Rentrée très agitée pour les stars de la télé

par LÉNA LUTAUD.
Publié le 08 septembre 2007 /Le Figaro
 
Redoutant les ambitions de Stéphane Courbit, les animateurs- producteurs apprennent à travailler en réduisant les coûts.
 
QUI VENDRA ? À qui ? Et pour combien de millions d'euros ? Jamais une rentrée n'a été aussi agitée chez les animateurs-producteurs. « C'est la révolution », s'amuse Julien Courbet dont la société Concepteria est convoitée, tout comme celles de Marc-Olivier Fogiel, de Sébastien Cauet, de Nagui, de Laurence Ferrari et de Thierry Ardisson.
 
La rentrée 2006 avait été celle du mercato des stars de la télé.

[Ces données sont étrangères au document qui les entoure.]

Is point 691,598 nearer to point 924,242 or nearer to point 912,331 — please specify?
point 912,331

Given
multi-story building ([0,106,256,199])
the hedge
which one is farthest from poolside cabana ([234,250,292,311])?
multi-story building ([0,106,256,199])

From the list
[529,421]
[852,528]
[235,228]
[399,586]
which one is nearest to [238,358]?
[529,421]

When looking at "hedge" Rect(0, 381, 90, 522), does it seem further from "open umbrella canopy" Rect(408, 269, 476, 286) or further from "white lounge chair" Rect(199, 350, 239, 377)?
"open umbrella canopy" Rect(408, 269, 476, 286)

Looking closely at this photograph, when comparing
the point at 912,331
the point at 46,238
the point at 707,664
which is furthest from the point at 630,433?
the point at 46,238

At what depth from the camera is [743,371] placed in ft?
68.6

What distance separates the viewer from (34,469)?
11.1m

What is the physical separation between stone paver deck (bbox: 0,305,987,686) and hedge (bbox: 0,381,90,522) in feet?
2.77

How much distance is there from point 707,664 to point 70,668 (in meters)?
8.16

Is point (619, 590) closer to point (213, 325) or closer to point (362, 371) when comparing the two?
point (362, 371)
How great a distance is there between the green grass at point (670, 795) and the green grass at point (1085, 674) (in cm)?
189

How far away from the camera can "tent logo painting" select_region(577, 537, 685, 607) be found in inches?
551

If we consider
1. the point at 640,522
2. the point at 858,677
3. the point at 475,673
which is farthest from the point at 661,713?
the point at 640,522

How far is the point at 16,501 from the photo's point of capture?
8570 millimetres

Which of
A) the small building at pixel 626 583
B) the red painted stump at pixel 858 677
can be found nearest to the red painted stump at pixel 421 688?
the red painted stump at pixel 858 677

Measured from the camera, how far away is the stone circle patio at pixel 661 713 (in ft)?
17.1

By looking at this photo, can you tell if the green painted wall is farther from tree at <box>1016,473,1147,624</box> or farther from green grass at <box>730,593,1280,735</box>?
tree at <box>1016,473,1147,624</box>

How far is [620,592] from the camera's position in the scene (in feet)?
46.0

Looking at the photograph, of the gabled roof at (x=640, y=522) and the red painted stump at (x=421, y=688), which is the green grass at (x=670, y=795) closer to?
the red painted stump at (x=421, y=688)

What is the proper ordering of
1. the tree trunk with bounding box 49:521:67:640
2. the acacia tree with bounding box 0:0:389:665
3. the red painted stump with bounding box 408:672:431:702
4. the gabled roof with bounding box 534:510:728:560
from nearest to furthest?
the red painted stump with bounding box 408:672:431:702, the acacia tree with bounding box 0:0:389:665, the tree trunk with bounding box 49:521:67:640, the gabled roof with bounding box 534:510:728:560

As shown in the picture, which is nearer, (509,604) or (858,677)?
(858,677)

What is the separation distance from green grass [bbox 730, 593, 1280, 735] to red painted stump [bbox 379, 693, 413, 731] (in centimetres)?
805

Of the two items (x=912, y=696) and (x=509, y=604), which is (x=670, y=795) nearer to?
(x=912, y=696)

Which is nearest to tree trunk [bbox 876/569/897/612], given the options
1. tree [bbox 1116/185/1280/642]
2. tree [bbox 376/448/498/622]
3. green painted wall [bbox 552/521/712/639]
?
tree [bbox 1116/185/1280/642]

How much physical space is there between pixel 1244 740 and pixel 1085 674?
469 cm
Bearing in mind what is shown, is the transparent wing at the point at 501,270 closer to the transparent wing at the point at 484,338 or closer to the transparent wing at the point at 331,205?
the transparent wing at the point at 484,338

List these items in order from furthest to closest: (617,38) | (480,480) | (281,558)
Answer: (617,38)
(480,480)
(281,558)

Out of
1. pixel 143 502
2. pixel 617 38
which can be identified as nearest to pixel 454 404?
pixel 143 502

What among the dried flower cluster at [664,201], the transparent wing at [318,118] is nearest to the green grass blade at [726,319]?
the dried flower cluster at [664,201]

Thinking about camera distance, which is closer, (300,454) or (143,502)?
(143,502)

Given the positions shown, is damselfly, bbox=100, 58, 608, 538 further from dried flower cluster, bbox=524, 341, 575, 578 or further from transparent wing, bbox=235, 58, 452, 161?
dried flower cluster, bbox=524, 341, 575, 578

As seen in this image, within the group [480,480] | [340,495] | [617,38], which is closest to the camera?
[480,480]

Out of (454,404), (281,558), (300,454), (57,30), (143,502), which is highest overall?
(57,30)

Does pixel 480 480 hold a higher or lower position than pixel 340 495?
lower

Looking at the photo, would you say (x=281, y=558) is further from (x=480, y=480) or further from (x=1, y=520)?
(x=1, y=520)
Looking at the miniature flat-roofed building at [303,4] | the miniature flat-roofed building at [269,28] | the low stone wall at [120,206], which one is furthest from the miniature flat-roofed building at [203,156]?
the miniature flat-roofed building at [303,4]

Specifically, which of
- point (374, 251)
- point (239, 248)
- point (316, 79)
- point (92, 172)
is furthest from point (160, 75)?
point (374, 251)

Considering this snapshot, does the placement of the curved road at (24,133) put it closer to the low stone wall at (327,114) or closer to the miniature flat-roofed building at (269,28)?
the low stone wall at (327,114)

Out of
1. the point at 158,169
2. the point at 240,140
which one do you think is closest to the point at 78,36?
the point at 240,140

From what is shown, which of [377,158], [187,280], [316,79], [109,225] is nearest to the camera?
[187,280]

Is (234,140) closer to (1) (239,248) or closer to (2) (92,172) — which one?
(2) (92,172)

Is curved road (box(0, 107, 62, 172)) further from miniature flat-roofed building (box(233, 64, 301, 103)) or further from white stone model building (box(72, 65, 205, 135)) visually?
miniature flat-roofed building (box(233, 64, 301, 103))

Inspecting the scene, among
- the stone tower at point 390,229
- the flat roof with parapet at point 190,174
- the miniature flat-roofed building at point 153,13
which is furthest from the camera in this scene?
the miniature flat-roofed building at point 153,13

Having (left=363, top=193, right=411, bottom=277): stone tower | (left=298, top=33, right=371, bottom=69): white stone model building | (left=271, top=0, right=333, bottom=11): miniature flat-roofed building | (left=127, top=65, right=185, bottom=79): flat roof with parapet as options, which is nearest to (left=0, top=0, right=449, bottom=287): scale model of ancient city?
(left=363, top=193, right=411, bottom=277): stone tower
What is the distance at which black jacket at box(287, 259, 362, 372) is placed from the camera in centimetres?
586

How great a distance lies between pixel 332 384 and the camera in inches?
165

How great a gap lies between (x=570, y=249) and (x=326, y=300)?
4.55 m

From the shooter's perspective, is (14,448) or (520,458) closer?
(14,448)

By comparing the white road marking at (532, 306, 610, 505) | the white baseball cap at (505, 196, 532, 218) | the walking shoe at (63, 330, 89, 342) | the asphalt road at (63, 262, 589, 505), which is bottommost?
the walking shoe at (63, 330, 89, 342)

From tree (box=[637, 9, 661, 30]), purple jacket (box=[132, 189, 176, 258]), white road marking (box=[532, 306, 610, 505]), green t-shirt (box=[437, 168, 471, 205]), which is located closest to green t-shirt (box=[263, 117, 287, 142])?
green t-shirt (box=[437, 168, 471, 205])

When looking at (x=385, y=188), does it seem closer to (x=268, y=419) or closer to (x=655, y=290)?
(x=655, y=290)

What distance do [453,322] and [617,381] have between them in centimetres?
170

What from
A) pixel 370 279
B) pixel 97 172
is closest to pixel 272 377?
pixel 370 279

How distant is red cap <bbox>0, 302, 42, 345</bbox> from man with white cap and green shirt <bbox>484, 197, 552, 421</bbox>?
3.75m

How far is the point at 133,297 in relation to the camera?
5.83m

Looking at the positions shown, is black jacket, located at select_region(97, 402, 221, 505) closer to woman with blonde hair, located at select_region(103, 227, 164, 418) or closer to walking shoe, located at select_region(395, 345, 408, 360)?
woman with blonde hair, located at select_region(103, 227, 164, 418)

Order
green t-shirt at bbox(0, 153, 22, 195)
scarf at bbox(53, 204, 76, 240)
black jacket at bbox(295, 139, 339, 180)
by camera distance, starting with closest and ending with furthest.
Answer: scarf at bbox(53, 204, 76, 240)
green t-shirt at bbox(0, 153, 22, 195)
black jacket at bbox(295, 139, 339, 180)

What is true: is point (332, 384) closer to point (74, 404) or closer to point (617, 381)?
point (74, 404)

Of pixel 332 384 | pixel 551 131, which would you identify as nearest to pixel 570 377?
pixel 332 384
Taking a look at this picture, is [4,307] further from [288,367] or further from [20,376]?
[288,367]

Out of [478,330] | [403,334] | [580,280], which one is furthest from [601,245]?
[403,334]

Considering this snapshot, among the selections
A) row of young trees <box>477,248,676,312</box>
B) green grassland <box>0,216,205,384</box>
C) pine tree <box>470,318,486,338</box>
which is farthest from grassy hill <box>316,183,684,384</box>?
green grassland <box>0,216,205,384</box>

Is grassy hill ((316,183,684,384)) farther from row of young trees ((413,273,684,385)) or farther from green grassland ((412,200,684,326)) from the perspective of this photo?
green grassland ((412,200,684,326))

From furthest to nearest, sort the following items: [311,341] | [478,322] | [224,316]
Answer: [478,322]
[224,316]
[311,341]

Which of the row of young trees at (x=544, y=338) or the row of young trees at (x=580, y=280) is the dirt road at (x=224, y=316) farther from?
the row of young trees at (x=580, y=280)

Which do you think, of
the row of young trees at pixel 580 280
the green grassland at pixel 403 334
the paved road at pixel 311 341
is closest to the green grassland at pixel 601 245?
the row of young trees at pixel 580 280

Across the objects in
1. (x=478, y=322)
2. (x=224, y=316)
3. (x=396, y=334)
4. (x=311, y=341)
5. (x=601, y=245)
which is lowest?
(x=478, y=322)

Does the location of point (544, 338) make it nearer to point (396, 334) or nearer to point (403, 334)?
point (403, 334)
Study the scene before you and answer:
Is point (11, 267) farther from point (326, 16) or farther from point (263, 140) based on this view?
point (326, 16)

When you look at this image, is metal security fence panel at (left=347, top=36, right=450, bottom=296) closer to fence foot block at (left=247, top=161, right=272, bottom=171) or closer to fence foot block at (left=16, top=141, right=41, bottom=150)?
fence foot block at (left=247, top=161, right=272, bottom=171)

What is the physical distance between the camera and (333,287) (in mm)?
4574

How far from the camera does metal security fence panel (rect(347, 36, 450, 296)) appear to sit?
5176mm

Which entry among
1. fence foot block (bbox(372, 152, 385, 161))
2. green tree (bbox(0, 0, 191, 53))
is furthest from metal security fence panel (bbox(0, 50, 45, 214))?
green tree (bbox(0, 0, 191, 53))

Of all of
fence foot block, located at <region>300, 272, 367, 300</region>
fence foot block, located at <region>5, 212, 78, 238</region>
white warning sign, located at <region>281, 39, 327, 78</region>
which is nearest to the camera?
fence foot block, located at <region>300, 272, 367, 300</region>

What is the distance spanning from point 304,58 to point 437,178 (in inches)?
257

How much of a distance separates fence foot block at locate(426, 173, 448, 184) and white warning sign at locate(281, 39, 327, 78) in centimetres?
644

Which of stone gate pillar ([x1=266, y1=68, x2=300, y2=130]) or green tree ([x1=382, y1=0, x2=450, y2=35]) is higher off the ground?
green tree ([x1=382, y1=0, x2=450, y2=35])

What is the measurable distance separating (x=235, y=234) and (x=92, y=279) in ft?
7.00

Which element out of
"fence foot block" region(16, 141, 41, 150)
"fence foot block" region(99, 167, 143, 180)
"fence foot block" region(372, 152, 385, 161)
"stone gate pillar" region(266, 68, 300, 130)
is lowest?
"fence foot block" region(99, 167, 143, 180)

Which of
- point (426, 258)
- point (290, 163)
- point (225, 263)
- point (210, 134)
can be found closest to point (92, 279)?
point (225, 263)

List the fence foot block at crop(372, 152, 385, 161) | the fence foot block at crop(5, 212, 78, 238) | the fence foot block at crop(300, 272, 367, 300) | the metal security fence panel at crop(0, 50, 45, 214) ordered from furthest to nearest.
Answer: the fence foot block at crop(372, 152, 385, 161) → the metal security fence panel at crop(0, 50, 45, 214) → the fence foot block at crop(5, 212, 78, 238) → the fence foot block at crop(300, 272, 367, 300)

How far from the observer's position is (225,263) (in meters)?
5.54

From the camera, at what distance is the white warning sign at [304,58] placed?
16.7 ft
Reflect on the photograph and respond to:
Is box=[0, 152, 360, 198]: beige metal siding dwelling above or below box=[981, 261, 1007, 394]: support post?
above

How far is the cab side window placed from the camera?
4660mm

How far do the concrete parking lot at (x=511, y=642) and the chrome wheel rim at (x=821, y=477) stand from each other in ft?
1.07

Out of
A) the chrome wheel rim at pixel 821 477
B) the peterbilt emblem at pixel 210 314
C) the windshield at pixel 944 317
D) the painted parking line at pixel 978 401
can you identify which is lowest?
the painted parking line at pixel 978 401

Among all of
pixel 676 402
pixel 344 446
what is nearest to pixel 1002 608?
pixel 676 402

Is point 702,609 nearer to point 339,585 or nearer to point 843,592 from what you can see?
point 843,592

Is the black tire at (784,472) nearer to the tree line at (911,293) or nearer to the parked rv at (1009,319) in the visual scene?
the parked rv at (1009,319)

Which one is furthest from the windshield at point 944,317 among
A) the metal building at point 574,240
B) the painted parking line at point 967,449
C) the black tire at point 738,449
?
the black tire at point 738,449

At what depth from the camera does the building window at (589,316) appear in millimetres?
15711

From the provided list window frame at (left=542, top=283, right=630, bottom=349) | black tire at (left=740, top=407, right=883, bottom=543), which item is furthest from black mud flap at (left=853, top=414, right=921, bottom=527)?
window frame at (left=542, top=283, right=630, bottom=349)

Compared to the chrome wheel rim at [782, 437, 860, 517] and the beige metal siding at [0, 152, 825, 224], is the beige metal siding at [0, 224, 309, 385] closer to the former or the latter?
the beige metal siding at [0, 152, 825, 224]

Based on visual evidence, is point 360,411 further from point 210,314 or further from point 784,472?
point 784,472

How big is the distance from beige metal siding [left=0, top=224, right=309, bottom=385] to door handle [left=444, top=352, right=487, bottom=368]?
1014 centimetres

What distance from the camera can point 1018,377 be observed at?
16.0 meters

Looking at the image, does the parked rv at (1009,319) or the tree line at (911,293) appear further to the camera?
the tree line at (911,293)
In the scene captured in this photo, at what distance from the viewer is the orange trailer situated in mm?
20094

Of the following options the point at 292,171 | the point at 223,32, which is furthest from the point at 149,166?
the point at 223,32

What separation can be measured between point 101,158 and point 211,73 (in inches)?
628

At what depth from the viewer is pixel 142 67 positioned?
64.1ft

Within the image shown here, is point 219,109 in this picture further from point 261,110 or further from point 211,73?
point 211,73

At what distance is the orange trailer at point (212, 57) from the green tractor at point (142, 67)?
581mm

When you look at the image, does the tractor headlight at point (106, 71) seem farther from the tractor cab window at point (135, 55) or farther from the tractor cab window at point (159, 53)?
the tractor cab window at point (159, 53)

Celle de 2007 sera celle où ils pourraient « passer à la caisse » en vendant leurs sociétés. Cette excitation générale est due au départ de Stéphane Courbit qui quitte Endemol France. Cet homme de l'ombre qui fait partie du top 4 des décideurs est soupçonné de vouloir rebondir fort très rapidement. « Stéphane Courbit est capable dès demain de créer une société de production et de s'entourer de stars qu'il fidéliserait en rachetant leurs sociétés », lâche un grand producteur. Hier soir, Stéphane Courbit a catégoriquement démenti être en train de créer une société de production.
 
« Et une fois parti d'Endemol, il fait quoi ? », s'inquiètent ses rivaux terrorisés par la puissance de Stéphane Courbit et de Silvio Berlusconi, le nouveau propriétaire d'Endemol. Le scénario qu'ils redoutent ? D'un côté, Berlusconi possède un imposant catalogue de concepts (dont la Star Ac...). De l'autre, l'hypothétique nouvelle société de Stéphane Courbit aurait la main sur les animateurs. D'où l'excitation générale sur le thème : « Il faut prendre Stéphane Courbit de vitesse et racheter avant lui les sociétés des animateurs-producteurs. C'est maintenant ou jamais ! » Pour faire grimper les enchères, les animateurs soulignent qu'à l'antenne, la cote des plus de 40 ans grimpe. Les chaînes françaises s'inspirent en effet de plus en plus des États-Unis où tous les animateurs ont les cheveux blancs, dans les journaux télévisés comme dans les talk-shows. Leurs noms sont des marques et leur aisance à l'antenne est une sécurité pour les grandes chaînes. Un détail qui compte à l'heure où leurs audiences et donc leurs recettes publicitaires s'effritent à cause de la TNT.
 
Plus de 30 % de marges

 
En attendant de s'enrichir un peu plus, les animateurs-producteurs ont des soucis. En 2000, ils dominaient les chaînes. En 2007, le rapport s'est inversé. Les diffuseurs ont le choix entre pléthore de divertissements où l'animateur est interchangeable. Les patrons des chaînes ne voient pas pourquoi leurs fournisseurs feraient plus de 30%, voire 50 %, de marges (les profits exacts des uns et des autres sont le secret le mieux gardé du PAF) alors que les chaînes font beaucoup moins. Du coup, ils réclament des émissions plus riches en contenu, mais pour le même prix qu'il y a cinq ans.
 
« Cette année, le marché est encore plus difficile, car une émission qui ne marche pas disparaît aussitôt », ajoute Corinne Morin, directrice de Reservoir Prod, la société de Jean-Luc Delarue.
 
« L'âge d'or de la pub s'est terminé à la fin des années 1980. La télé devient à son tour une industrie comme une autre », résume Thierry Ardisson. « Apprendre à produire low-cost et à vivre dans la vraie vie ne sera pas facile pour tous », sourit le grand patron d'une chaîne.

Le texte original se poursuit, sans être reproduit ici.